Reproducibility Index

Notice: The reproducibility variables underlying each score are classified using an automated LLM-based pipeline, validated against a manually labeled dataset. LLM-based classification introduces uncertainty and potential bias; scores should be interpreted as estimates. Full accuracy metrics and methodology are described in Coakley et alK. L. Coakley, T. Snelleman, H. Hoos, and O. E. Gundersen, "The embrace of open science: An analysis of a decade of AI research and 56 800 conference papers," Under Review, 2026..

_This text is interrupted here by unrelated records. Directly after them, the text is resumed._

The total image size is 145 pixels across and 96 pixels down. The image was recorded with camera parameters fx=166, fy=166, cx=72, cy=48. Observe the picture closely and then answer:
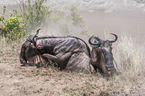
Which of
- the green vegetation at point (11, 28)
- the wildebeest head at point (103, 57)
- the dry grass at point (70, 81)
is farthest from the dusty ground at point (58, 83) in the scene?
the green vegetation at point (11, 28)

LLMs on the Line: Data Determines Loss-to-Loss Scaling Laws

Authors: Prasanna Mayilvahanan, Thaddäus Wiedemer, Sayak Mallick, Matthias Bethge, Wieland Brendel

ICML 2025 | Venue PDF | LLM Run Details

Reproducibility Variable	Result	LLM Response
Research Type	Experimental	Our experiments reveal that the pretraining data determines the scaling trend. In contrast, model size, optimization hyperparameters, tokenizer and even significant architectural differences, such as between transformer-based models like Llama and state-space models like Mamba, generally have limited impact. We make three main observations, illustrated in Fig. 1: 1. LLMs loss-to-loss scaling consistently follows shifted power laws. 2. Pretraining data is the most salient factor for these scaling laws. 3. In contrast, architecture and tokenizer generally play a minor role, while. model size, context length, and optimizer settings have little-to-no impact on loss-to-loss scaling. Our study systematically explores how multiple factors influence scaling laws across a diverse range of architectures and training configurations.
Researcher Affiliation	Academia	1Max Planck Institute for Intelligent Systems 2ELLIS Institute T ubingen 3T ubingen AI Center 4University of T ubingen.
Pseudocode	No	The paper describes methods and analyses results but does not include any explicitly labeled pseudocode or algorithm blocks.
Open Source Code	No	The paper mentions using the Lingua framework (Videau et al., 2024) and cites its GitHub repository: 'URL https://github.com/facebookresearch/lingua'. However, it does not provide an explicit statement or link for the source code specific to the methodology described in this paper.
Open Datasets	Yes	Our models are trained on Fine Web Edu (Penedo et al., 2024), C4 (Dodge et al., 2021), and an uncopyrighted version of The Pile dubbed The Pile UC. Some models from Hugging Face are trained on the original version of The Pile (Gao et al., 2020) and The Pile Deduped (Biderman et al., 2023), a deduplicated version.
Dataset Splits	No	The paper mentions evaluating models on '5000 sequences sampled from the validation sets' of various datasets, but it does not provide specific train/test/validation split percentages or absolute sample counts for the main pretraining datasets like Fine Web-Edu, C4, or The Pile.
Hardware Specification	No	This research utilized compute resources at the T ubingen Machine Learning Cloud, DFG FKZ INST 37/1057-1 FUGG. This statement refers to a computing environment but does not specify hardware details like GPU/CPU models.
Software Dependencies	No	The paper mentions using 'Sci Py s default curve fit optimizer' and the 'LM Evaluation Harness framework (Gao et al., 2024)', as well as 'Hugging Face (Wolf et al., 2020)' models and specific tokenizers like 'tiktoken' and 'gpt2'. However, it does not provide specific version numbers for these software components.
Experiment Setup	Yes	We train Llama-3 (...) with 417 M parameters and Mamba (...) with 420 M parameters (...) following Chinchilla scaling laws (...). We collect 200 to 800 checkpoints throughout training, across model sizes, and for various seeds. We investigate varying the context length between 1024, 2048, and 3076 tokens. Optimization settings include Adam and AdamW optimizers, cosine and WSD schedules, learning rates of 3e-4 and 3e-3, and a weight decay of 0.1 or 3.3e-2. We maintain a constant warmup of 5000 steps, a learning rate of 3e-3, and a one-cycle cosine decay schedule.